Fitei os olhos castanhos dele por algum tempo, sem saber o que responder. Eu estava sorrindo, claro que estava, mas eu não conhecia aquele garoto, aquilo podia ser só uma cantada.

- Ok - ele começa, visivelmente sem graça - exagerei.

- Na verdade um pouco - sorrio - mas foi muito gostoso de escutar.

- Jura? - O rosto dele se iluminou e eu também sorria.

- Juro, mas por que aqui? - Faço um gesto, mostrando a festa.

- Porque é um ambiente neutro - ele dá de ombros - achei que você pudesse não gostar disso. Fora que não tive coragem até ontem, quando pedi para ele me trazer junto - ele dá risada - não parece, mas eu sou tímido.

- Realmente não parece, mas gostei de conversar com você.

- Isso quer dizer que eu tenho chance? Tipo, posso te levar para sair?

- Claro, isto aqui nunca contaria como encontro - dou risada e ele me acompanha.

- Então, mais nova amiga - ele me estende a mão - vamos dançar?

Eu não respondi, mas segurei a mão dele e nós dançamos a noite toda. Quando não estávamos dançando, estávamos conversando ou rindo. Não nós soltamos o resto da festa, ele segurava minha mão e eu não me importava, conseguia frear a voz ridícula que gritava na minha cabeça que aquilo era uma péssima ideia. Quando eles me deixaram em casa, quase sete da manhã, deixei meu número de telefone para ele, que respondeu com um beijo na minha mão, o que me fez corar novamente.

Quando entrei em casa, meus pais já estavam acordados e não comentaram nada, mas pude sentir a felicidade deles em me ver sorrindo, com a maior cara de cansada do mundo e a dor nos pés típica de quem dançou a noite toda em um salto alto. Tomei um banho e fui mandar uma mensagem para o Rodrigo, agradecendo a noite, mas já tinha uma mensagem, de um número novo, me agradecendo a noite maravilhosa.

Dormi com um sorriso maravilhoso no rosto e um sentimento muito leve dentro de mim."

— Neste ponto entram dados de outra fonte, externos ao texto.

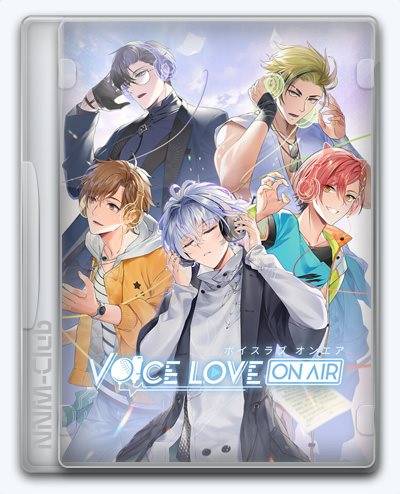 Voice Love on Air RePack (RUS) со всеми DLC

Paro para beber água e percebo o quão concentrado o Guilherme esteve no que eu falava. Seus olhos estão desfocados, como se ele estivesse dentro da história e não mais ali.

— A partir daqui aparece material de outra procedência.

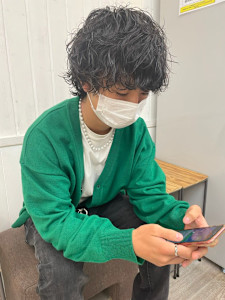 ショート - newi 調布掲載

- Apreciando a história? - Pergunto a ele.

- Muito, você é uma ótima contadora de histórias.

- Só não esquece que ela não tem um final feliz.

- Isso não muda que você a conta de uma maneira linda - Seus olhos sorriem e eu me assusto. Ele é meu médico porra, não dá para ser assim não.

- Eu acho que chega por hoje - Tento ter o controle da situação.

- Tudo bem - O médico está de volta, para meu alívio. - Vou trocar um dos seus remédios da noite, me conta como reagir a ele.

- Pode deixar - sorrio e ele se levanta.

- Vai ficar por aqui?

- Acho que sim, faz muito tempo que não fico no sol - dou um sorriso e ele se despede com um aceno de cabeça.

Suspiro depois que ele se vai, lembrar o Vinicius é muito bom e muito ruim. Ele foi uma estrela que passou na minha vida, isto foi ao mesmo tempo uma benção e uma maldição, depende do dia e do meu ânimo. Hoje, ter conhecido ele foi uma benção, mesmo que meu peito esteja doendo de saudades e as lágrimas queiram sair sem controle. Consigo controlar e fecho os olhos, aproveitando o sol que eu me nego há tanto tempo.

Sinto uma brise leve no rosto, quase como um beijo casto e neste momento, tenho certeza que ele também sente minha falta.